John spun around and pointed at me. "That's a load of rubbish! Me dad 'ad not'in but hatred for me, an' me mam an' brother would 'ave too, if they'd lived long enough ta see wot I'd become!"

"You know that's not true. You kept your father's coat, because he came to see you. Because he was worried about you."

"'E thought I'd gone off me 'ead, an' he was right." John looked contemplative for a moment. "Yeh keep talkin' as if I got a CHOICE about where me soul goes when I die."

"Of course you do. Everyone always has a choice - we all choose what it is we believe in, and that belief becomes our reality. And you'll choose Hell."

"How can you be sure?"

"You can go ahead and tell me that I'm wrong. You can throw some insults in there too, while you're at it. Really, go ahead - I don't mind."

John glared at me unhappily. "I don't deserve heaven, after wot I done."

"Bingo! That's it, right there: the reason you'll go to Hell and suffer punishment is because you think you deserve to, and you just wouldn't be happy otherwise.
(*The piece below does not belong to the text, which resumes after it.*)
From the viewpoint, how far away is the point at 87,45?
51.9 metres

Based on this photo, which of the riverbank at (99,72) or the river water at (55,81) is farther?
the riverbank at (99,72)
So, now that we've established the reason you've damned yourself to Hell, let's dig a little deeper into the nuts and bolts of that belief."

"You sound like me shrink."

"Besides the stuff about little unborn baby-you killing your twin brother on purpose (which we can definitely rule out, because I was there when you were born, and you weren't murderous at all - just a normal squishy baby, like all the rest) what else have you done that's so awful?"

"Oh I've got plenty of other deaths on me conscience - the Newcastle Crew top amongst them." He swallowed. "...And Astra."

"Astra isn't in Hell, you know," I told him.

"Wot? But, I saw - the demon 'ad her, an'…"

"You saw what Nergal wanted you to see - because he wants YOU, John. Not Astra. You. Demons don't get to decide where people go when they die. Astra was innocent - and, unlike you, she knew she didn't deserve Hell. She got enough of it when she was alive."

"Where is she?"

"Actually, she's been living with me - she didn't have anywhere else she wanted to be, so we've been having fun at my place." John's eyes were swimming with tears of joy listening to me. I was really glad we were having this talk. "She's okay, John."

John choked on a sob. "Aaw GAWD, you don't know… how much that means for me ta hear..."

"Any time. So, have you changed your mind about Hell?"

John wiped away tears and snot with sniffling and gasping, making a sort of 'hunff, hunff' hyperventilating sound. "I-I'll think 'bout it…"

"Good. You do that John." I put a hand on his shoulder. "But don't think too long - you never know when even YOUR brand of suped-up luck is gonna run out. And I tend to show up when you least expect it. So try to live your best life for me until then, okay?"

He threw his arms around me. "I'd call you an angel, 'cept I know too well what righteous wankers they are," he said with a wet sniffle, into my shoulder. "I hate those feathered pricks. But, I… I LOVE you."

"Thank you, John. I love you too. But sorry to say, I've got an appointment to pick up Rachel now. Take care."

"Wot?"

But he was alone, and his arms were empty - the only thing left of me, in that dark little corner of Rachel's constructed Nightmare, was the sound of my wings.